Par Emmanuel Medina
Le gouvernement égyptien s’est officiellement dit disposé à accompagner la RDC dans le domaine de la coopération militaire. Cette annonce fait suite aux récents travaux des experts des deux États, selon un communiqué du ministère congolais de la Défense nationale reçu ce mardi par reporter.cd.
Au cours des sessions de travail réunissant les experts militaires des deux nations, la RDC a clairement défini ses attentes pour poser les bases d’un partenariat solide. Le vice-Premier ministre, ministre de la Défense nationale et Anciens combattants, Guy Kabombo Muadiamvita, a formalisé la vision congolaise en présentant un plan structuré.
Ce plan repose sur quatre axes prioritaires indispensables pour moderniser l’outil de défense congolais. Bien que les détails techniques de ces quatre piliers n’aient pas été intégralement divulgués, ils s’inscrivent dans la volonté globale des autorités de Kinshasa de restructurer le secteur de la sécurité, d’améliorer la formation des troupes, de renforcer les capacités logistiques et de moderniser les équipements des Forces armées de la République démocratique du Congo (FARDC).
Face à cette feuille de route, la délégation égyptienne a manifesté un intérêt marqué et une solide volonté politique. La partie égyptienne a exprimé sa volonté d’accompagner la RDC dans ce vaste projet, précise le communiqué officiel du ministère de la Défense.

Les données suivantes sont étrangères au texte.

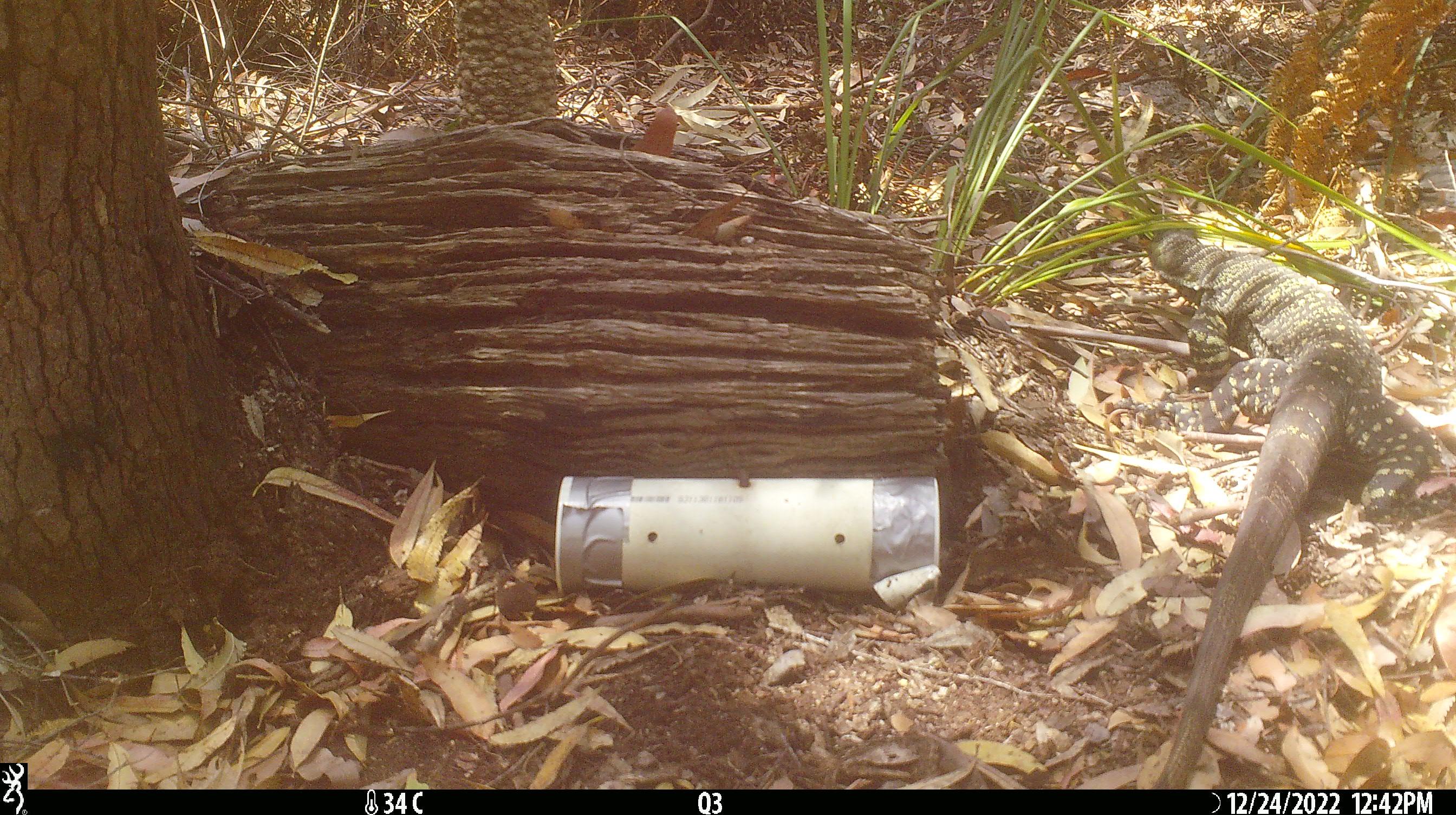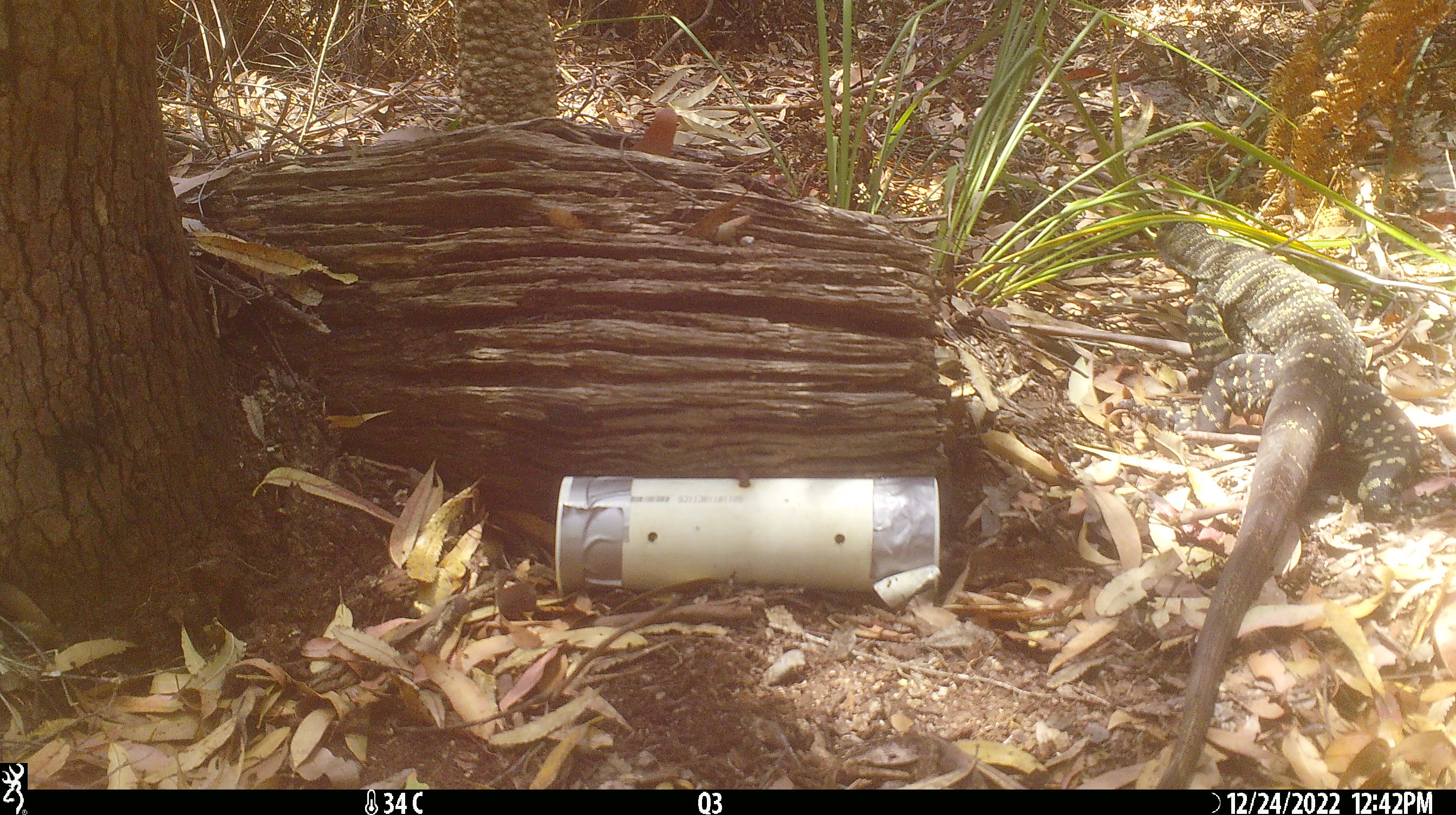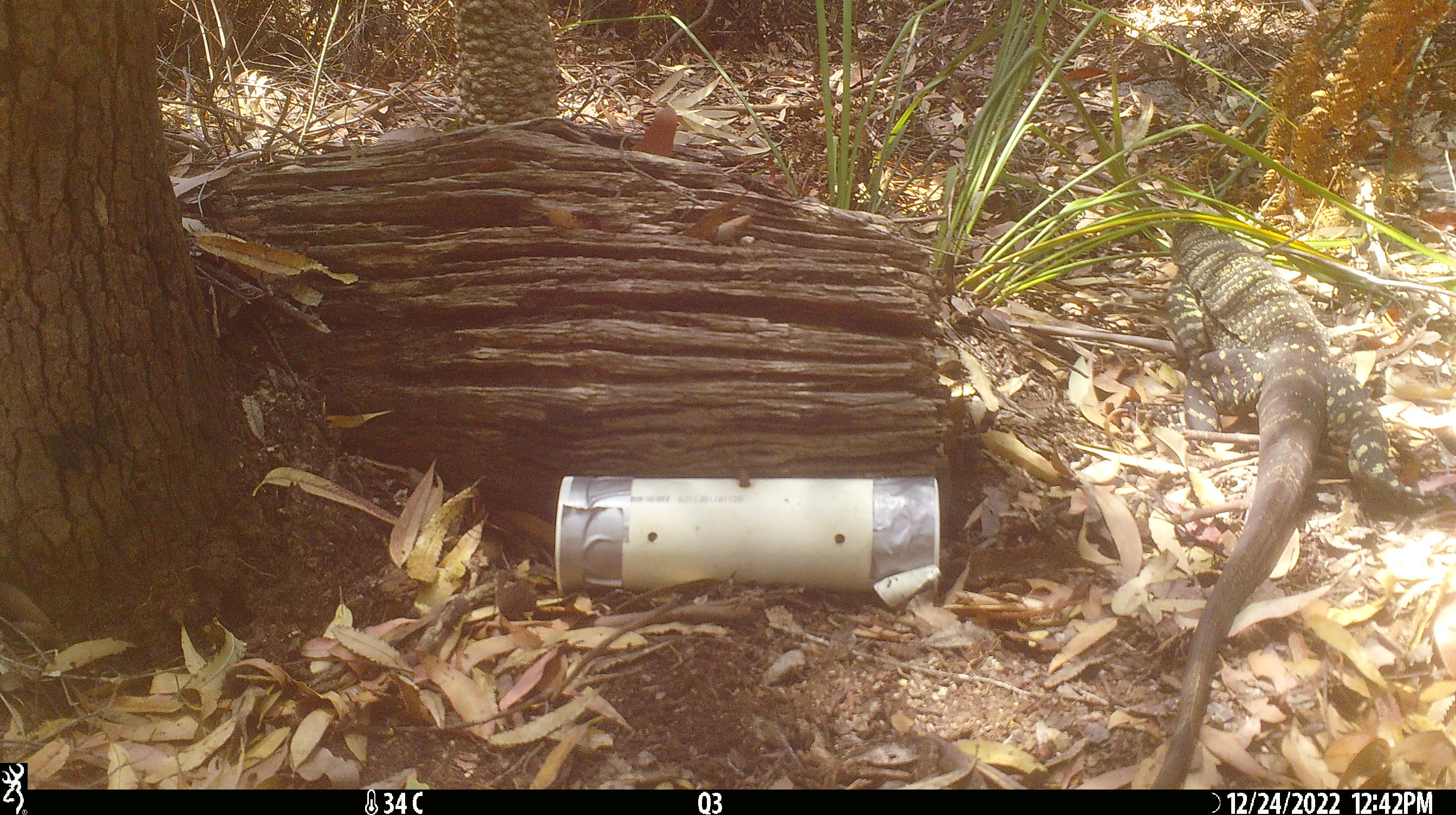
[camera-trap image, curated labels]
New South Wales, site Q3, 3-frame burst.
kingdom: Animalia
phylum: Chordata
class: Reptilia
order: Squamata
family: Varanidae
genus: Varanus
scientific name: Varanus varius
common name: lace monitor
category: goanna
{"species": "goanna (lace monitor) (Varanus varius)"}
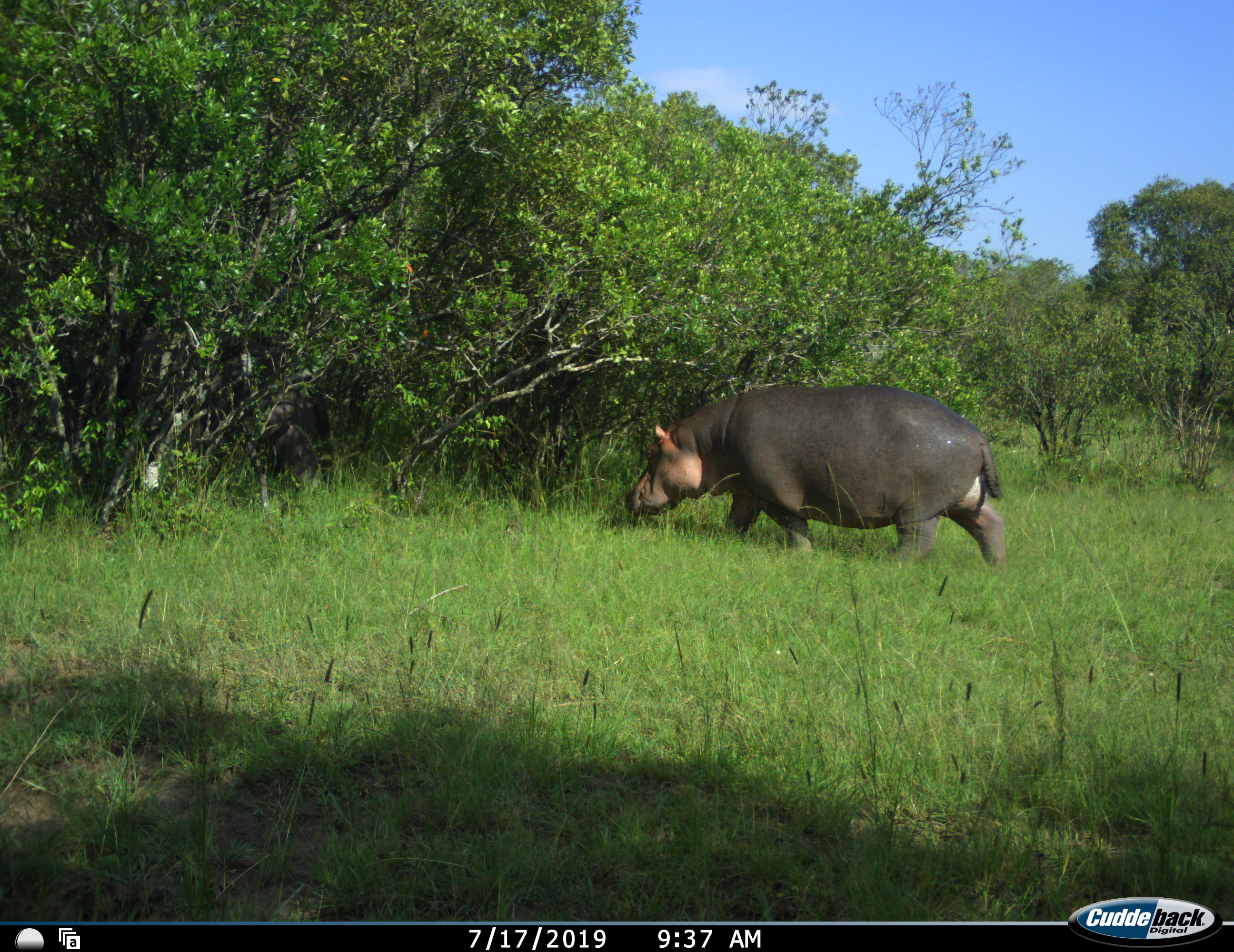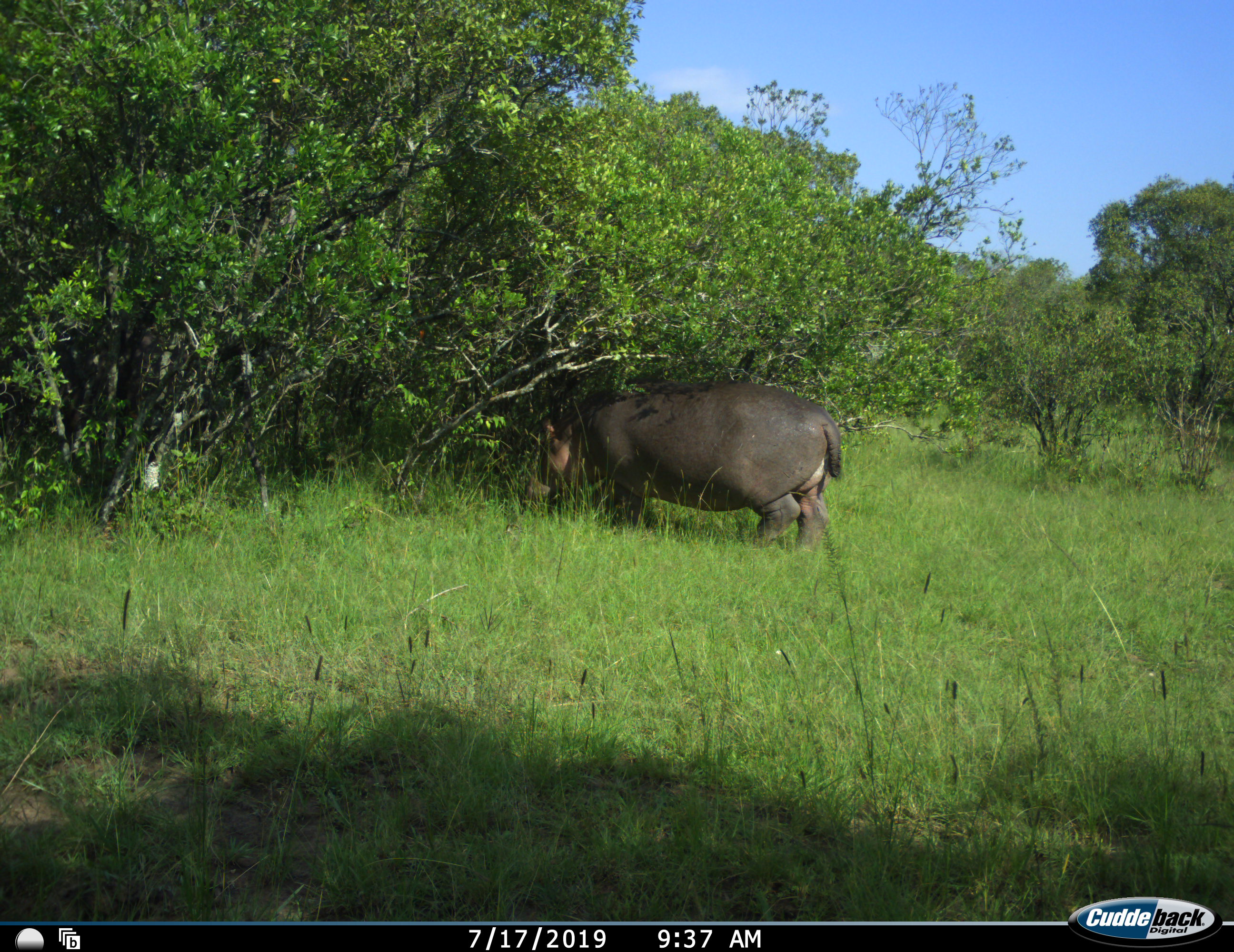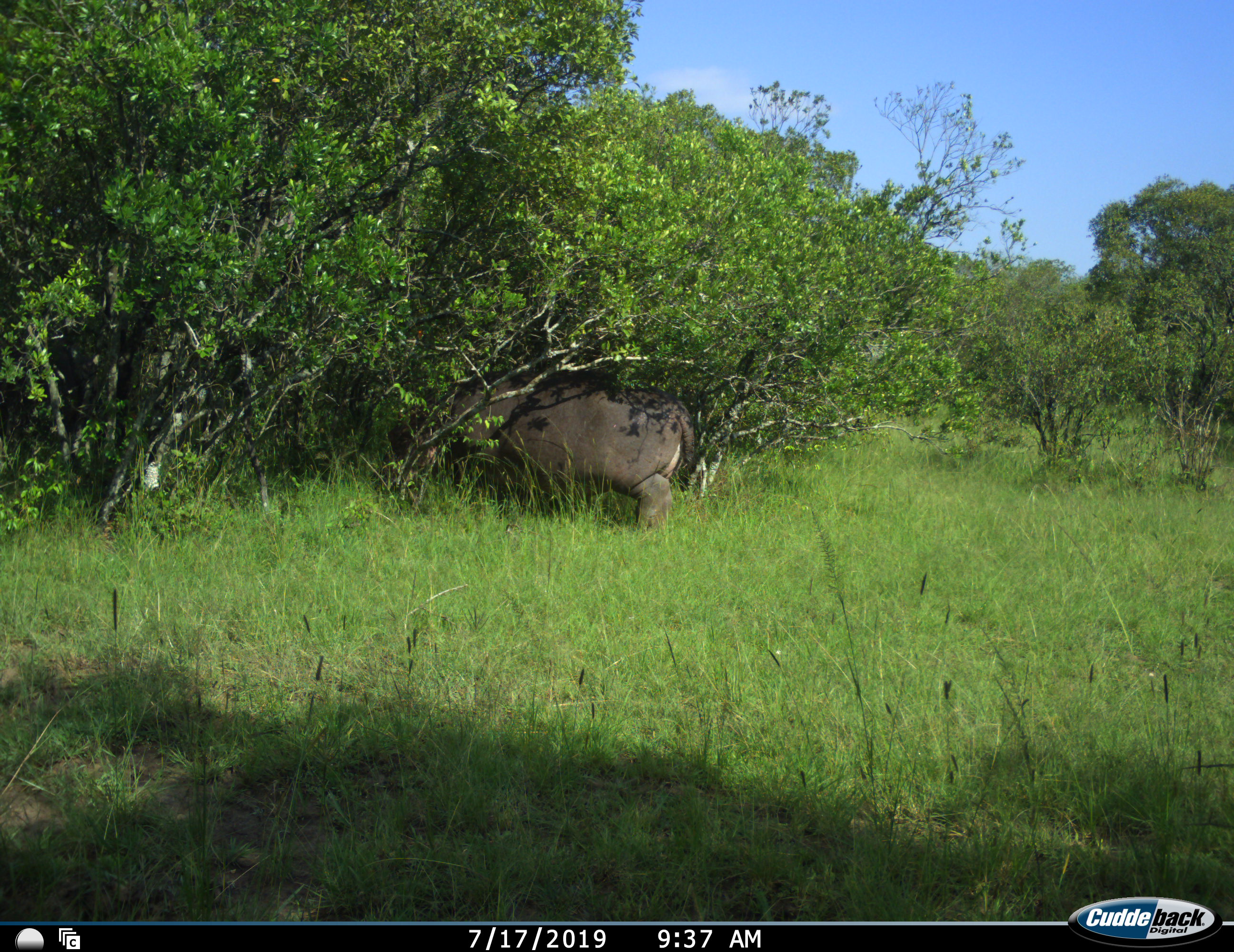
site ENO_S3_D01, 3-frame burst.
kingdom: Animalia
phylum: Chordata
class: Mammalia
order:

L’Égypte, dotée d’une des armées les plus puissantes et les mieux équipées du continent africain, possède une expertise reconnue en matière de formation des forces spéciales, de renseignement militaire et d’industrie de défense. Ce partenariat stratégique représente pour Kinshasa une opportunité majeure de bénéficier de transferts de compétences et d’un appui technique de premier plan.
Il sied de noter que, cette convergence militaire intervient dans un contexte sécuritaire particulièrement critique pour la RDC, toujours confrontée à des défis majeurs dans sa partie orientale en raison des agressions armées et des activités des groupes terroristes. Le renforcement des capacités des FARDC demeure la priorité absolue du gouvernement congolais pour restaurer l’intégrité territoriale du pays.
En se tournant vers Le Caire, Kinshasa diversifie ses alliances stratégiques sur le continent africain. Pour l’Égypte, cet engagement réaffirme son rôle d’acteur clé de la sécurité en Afrique subsaharienne et consolide l’axe de coopération diplomatique et militaire entre le Nord et le Centre du continent. Les deux parties envisagent désormais la signature prochaine d’accords spécifiques pour formaliser la mise en œuvre de ces quatre axes prioritaires.